-- start of SUPPLIED DATA --

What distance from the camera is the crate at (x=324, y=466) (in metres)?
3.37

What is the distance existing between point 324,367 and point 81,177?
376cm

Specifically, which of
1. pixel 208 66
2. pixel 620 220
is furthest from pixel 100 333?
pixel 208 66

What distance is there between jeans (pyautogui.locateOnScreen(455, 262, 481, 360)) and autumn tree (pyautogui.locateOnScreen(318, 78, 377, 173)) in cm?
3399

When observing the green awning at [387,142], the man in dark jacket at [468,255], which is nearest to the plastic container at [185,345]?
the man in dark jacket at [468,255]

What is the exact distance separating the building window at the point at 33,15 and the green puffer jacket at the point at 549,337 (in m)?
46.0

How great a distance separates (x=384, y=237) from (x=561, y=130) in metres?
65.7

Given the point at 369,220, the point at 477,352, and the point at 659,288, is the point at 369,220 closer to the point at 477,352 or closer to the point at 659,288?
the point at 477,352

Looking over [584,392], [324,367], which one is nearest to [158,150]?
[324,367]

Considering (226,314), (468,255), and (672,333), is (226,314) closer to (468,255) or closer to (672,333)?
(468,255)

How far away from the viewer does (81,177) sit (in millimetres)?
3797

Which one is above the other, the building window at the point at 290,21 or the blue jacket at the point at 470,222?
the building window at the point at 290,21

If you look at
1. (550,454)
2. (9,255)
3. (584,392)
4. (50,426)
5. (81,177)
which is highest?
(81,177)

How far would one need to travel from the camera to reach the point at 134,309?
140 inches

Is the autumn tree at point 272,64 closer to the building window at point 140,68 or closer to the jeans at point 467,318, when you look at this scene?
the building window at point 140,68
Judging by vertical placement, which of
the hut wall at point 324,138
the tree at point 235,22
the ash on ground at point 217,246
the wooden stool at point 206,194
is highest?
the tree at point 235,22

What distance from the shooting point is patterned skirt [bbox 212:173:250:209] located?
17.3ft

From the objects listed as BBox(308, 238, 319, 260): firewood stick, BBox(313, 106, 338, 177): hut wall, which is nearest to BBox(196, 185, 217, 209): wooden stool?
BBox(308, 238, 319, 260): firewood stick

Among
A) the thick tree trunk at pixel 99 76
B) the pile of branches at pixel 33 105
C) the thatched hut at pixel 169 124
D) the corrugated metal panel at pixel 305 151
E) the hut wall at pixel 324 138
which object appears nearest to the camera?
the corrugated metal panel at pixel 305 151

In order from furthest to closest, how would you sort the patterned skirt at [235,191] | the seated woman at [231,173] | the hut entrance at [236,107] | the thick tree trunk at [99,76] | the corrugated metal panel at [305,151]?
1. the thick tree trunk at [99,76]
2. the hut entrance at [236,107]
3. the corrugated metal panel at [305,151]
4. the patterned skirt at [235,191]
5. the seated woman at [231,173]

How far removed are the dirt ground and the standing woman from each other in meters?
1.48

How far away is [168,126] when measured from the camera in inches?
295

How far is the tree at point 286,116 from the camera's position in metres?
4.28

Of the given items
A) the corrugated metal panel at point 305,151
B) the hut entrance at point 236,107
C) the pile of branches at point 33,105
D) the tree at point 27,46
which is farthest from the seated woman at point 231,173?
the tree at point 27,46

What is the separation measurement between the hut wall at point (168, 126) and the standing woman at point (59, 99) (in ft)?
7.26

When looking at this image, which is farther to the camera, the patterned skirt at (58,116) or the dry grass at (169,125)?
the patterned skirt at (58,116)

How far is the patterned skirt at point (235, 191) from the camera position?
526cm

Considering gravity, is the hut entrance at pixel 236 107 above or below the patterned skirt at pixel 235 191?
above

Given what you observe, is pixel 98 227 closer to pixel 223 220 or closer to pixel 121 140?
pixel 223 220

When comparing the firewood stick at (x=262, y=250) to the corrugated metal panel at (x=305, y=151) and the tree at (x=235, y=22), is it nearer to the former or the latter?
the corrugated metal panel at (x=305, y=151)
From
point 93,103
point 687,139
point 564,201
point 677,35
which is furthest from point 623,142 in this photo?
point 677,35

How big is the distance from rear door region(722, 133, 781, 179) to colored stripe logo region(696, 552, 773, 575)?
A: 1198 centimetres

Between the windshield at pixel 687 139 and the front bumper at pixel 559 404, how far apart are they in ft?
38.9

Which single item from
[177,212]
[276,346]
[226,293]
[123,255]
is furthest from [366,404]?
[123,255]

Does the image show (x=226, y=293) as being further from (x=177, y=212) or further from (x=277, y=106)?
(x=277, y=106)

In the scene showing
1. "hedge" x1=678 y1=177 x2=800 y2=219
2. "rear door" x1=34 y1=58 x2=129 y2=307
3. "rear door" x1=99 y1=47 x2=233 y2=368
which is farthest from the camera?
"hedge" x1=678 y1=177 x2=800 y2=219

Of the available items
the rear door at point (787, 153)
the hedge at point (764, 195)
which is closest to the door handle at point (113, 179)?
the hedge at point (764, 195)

-- end of SUPPLIED DATA --

Output every record above exactly as it appears.

What distance from the camera is the crate at (x=324, y=466) (in metres)?
3.37

What is the distance existing between point 324,367 and point 81,177?
376cm

Specifically, which of
1. pixel 208 66
2. pixel 620 220
is furthest from pixel 100 333?
pixel 208 66

What distance is there between jeans (pyautogui.locateOnScreen(455, 262, 481, 360)) and autumn tree (pyautogui.locateOnScreen(318, 78, 377, 173)) in cm?
3399

When observing the green awning at [387,142], the man in dark jacket at [468,255], which is nearest to the plastic container at [185,345]?
the man in dark jacket at [468,255]

What is the exact distance separating the building window at the point at 33,15 and the green puffer jacket at the point at 549,337 (in m)?
46.0

How great a distance separates (x=384, y=237) from (x=561, y=130) in metres?
65.7

Given the point at 369,220, the point at 477,352, and the point at 659,288, is the point at 369,220 closer to the point at 477,352 or closer to the point at 659,288?
the point at 477,352

Looking over [584,392], [324,367], which one is nearest to [158,150]?
[324,367]

Considering (226,314), (468,255), and (672,333), is (226,314) closer to (468,255) or closer to (672,333)?
(468,255)

How far away from the viewer does (81,177) sit (in millimetres)?
3797

Which one is above the other, the building window at the point at 290,21 or the blue jacket at the point at 470,222?
the building window at the point at 290,21

If you look at
1. (550,454)
2. (9,255)
3. (584,392)
4. (50,426)
5. (81,177)
which is highest?
(81,177)

How far would one need to travel from the camera to reach the point at 134,309?
140 inches

Is the autumn tree at point 272,64 closer to the building window at point 140,68 or closer to the jeans at point 467,318, when you look at this scene?
the building window at point 140,68
Judging by vertical placement, which of
the hut wall at point 324,138
the tree at point 235,22
the ash on ground at point 217,246
the wooden stool at point 206,194
is highest?
the tree at point 235,22

What distance from the shooting point is patterned skirt [bbox 212:173:250:209] located?
17.3ft

From the objects listed as BBox(308, 238, 319, 260): firewood stick, BBox(313, 106, 338, 177): hut wall, which is nearest to BBox(196, 185, 217, 209): wooden stool?
BBox(308, 238, 319, 260): firewood stick

Among
A) the thick tree trunk at pixel 99 76
B) the pile of branches at pixel 33 105
C) the thatched hut at pixel 169 124
D) the corrugated metal panel at pixel 305 151
E) the hut wall at pixel 324 138
which object appears nearest to the camera?
the corrugated metal panel at pixel 305 151

In order from furthest to closest, how would you sort the patterned skirt at [235,191] | the seated woman at [231,173] | the hut entrance at [236,107] | the thick tree trunk at [99,76] | the corrugated metal panel at [305,151]?
1. the thick tree trunk at [99,76]
2. the hut entrance at [236,107]
3. the corrugated metal panel at [305,151]
4. the patterned skirt at [235,191]
5. the seated woman at [231,173]

How far removed are the dirt ground and the standing woman from each other in meters?
1.48

How far away is [168,126] when measured from the camera in inches?
295

How far is the tree at point 286,116 from the camera's position in metres?
4.28

Of the given items
A) the corrugated metal panel at point 305,151
B) the hut entrance at point 236,107
C) the pile of branches at point 33,105
D) the tree at point 27,46
which is farthest from the seated woman at point 231,173?
the tree at point 27,46

What is the separation measurement between the hut wall at point (168, 126) and the standing woman at point (59, 99) (in ft)?
7.26

When looking at this image, which is farther to the camera, the patterned skirt at (58,116) or the dry grass at (169,125)?
the patterned skirt at (58,116)

How far is the patterned skirt at point (235, 191) from the camera position?
526cm

Considering gravity, is the hut entrance at pixel 236 107 above or below the patterned skirt at pixel 235 191?
above

Given what you observe, is pixel 98 227 closer to pixel 223 220 or closer to pixel 121 140?
pixel 223 220

When comparing the firewood stick at (x=262, y=250) to the corrugated metal panel at (x=305, y=151) and the tree at (x=235, y=22), is it nearer to the former or the latter?
the corrugated metal panel at (x=305, y=151)
From
point 93,103
point 687,139
point 564,201
point 677,35
which is furthest from point 623,142 in this photo?
point 677,35

How big is the distance from rear door region(722, 133, 781, 179) to colored stripe logo region(696, 552, 773, 575)?
A: 1198 centimetres

Between the windshield at pixel 687 139 and the front bumper at pixel 559 404, how far apart are they in ft?
38.9

Which single item from
[177,212]
[276,346]
[226,293]
[123,255]
is furthest from [366,404]?
[123,255]

Does the image show (x=226, y=293) as being further from (x=177, y=212) or further from (x=277, y=106)?
(x=277, y=106)

In the scene showing
1. "hedge" x1=678 y1=177 x2=800 y2=219
2. "rear door" x1=34 y1=58 x2=129 y2=307
3. "rear door" x1=99 y1=47 x2=233 y2=368
which is farthest from the camera?
"hedge" x1=678 y1=177 x2=800 y2=219

Of the available items
the rear door at point (787, 153)
the hedge at point (764, 195)
which is closest to the door handle at point (113, 179)?
the hedge at point (764, 195)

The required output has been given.